Patrick Industries (PATK) Tops Q2 EPS by 13c, Revenues Beat
Patrick Industries (NASDAQ: PATK) reported Q2 EPS of $0.03, $0.13 better than the analyst estimate of ($0.10). Revenue for the quarter came in at $424.05 million versus the consensus estimate of $410.42 million.
"We are pleased with our operating and financial performance during the second quarter and the tremendous flexibility and adaptability of our team as we navigated significant uncertainty and production shutdowns in both our leisure lifestyle and housing and industrial markets," said Andy Nemeth, President and Chief Executive Officer. "In particular, the RV industry experienced a five-week production shutdown, while various marine OEMs had production shutdowns ranging from one to five weeks. Our team took quick, disciplined and focused actions to reduce our fixed cost structure to align with our revenue stream starting at the end of the first quarter and during the second quarter. This helped position us to mitigate significant headwinds caused by COVID-19 during the second quarter, while strengthening and solidifying our operating platform to address ongoing uncertainty related to the pandemic. In the latter half of the second quarter, rising demand in our RV, marine, and MH markets benefited from an increase in interest from new consumers in addition to those already in the retail pipeline. We expect this momentum to continue into the second half of 2020. Additionally, we believe that the continued resilience and subsequent surge in retail demand in these markets have further reduced dealer inventories from what we believe were already at a low point heading into the 2020 selling season."
2020 Outlook
"Momentum in our RV and marine markets continues to be strong, reflecting the value proposition of outdoor recreation and the ability to spend quality time with family and friends in a COVID and post-COVID environment," Mr. Nemeth said. "In addition, our MH and industrial markets are benefitting from low interest rates, pent up demand for affordable housing, and a tight U.S. housing market. With increased visibility into our four primary end markets, we believe we will have opportunities to quickly pivot and invest strategically in our acquisition pipeline and existing businesses to support the growth of our OEM customers.
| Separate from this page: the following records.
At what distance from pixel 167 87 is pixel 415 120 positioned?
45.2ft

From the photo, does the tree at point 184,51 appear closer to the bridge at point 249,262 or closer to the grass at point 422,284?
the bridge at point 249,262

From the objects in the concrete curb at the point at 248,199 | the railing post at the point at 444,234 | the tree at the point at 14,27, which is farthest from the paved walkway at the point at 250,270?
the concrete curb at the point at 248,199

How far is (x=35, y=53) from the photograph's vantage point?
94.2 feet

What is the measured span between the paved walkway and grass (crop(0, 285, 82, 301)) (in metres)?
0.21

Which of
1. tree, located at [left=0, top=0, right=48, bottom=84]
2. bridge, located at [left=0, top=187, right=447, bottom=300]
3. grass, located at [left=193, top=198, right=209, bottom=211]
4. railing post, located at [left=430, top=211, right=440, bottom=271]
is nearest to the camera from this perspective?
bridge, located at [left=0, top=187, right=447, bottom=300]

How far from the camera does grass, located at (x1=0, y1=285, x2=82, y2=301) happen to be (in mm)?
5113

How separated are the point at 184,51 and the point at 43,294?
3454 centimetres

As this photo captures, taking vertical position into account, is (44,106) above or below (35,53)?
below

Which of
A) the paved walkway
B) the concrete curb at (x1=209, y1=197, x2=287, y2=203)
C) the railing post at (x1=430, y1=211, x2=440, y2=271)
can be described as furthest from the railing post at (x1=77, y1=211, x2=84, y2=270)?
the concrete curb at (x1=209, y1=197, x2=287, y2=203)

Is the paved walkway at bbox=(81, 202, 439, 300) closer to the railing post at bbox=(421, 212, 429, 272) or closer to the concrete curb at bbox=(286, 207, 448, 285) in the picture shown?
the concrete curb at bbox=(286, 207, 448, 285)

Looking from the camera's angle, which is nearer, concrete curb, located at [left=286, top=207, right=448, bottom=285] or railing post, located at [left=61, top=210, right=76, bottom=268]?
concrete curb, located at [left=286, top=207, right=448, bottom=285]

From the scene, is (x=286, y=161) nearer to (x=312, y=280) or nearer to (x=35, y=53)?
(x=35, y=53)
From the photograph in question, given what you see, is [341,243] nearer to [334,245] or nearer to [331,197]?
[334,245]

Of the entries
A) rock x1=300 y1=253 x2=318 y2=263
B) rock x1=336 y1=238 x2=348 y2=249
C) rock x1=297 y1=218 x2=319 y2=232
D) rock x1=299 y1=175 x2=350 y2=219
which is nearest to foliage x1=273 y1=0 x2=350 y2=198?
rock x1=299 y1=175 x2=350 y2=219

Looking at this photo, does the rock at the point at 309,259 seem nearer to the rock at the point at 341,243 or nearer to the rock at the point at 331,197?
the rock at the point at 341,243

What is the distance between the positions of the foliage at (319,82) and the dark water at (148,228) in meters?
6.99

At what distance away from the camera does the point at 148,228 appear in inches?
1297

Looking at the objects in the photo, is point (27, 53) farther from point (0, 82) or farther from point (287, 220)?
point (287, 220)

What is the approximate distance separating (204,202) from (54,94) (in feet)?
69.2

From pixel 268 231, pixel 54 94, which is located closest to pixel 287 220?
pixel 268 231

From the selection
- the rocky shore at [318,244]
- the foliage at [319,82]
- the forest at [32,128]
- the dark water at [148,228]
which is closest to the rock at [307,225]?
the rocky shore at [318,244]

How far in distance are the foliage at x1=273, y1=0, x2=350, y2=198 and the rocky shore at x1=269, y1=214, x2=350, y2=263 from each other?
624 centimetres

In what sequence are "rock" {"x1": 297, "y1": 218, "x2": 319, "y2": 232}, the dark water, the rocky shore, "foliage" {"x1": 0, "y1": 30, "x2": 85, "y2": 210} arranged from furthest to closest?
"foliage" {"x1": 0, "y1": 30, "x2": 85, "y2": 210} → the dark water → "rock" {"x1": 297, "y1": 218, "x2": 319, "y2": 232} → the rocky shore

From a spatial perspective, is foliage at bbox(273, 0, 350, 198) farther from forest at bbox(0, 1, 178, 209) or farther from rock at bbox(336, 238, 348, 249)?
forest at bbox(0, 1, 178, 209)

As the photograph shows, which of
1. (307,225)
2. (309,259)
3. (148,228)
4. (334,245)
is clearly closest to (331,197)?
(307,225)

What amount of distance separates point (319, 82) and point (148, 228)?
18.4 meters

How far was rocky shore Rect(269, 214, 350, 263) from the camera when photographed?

At the same time, our highest priority remains the safety and well-being of our incredibly talented and dedicated team members, who have been working tirelessly to serve our customers within all of our end markets."
Mr. Nemeth continued, "Despite the ongoing uncertainty caused by the pandemic, we are optimistic about our business outlook given the trajectory of our end markets and our flexible, highly variable cost structure which, along with our strong liquidity and balance sheet, position us to navigate a variety of economic scenarios with the goal of taking care of our customers and team members at the highest level."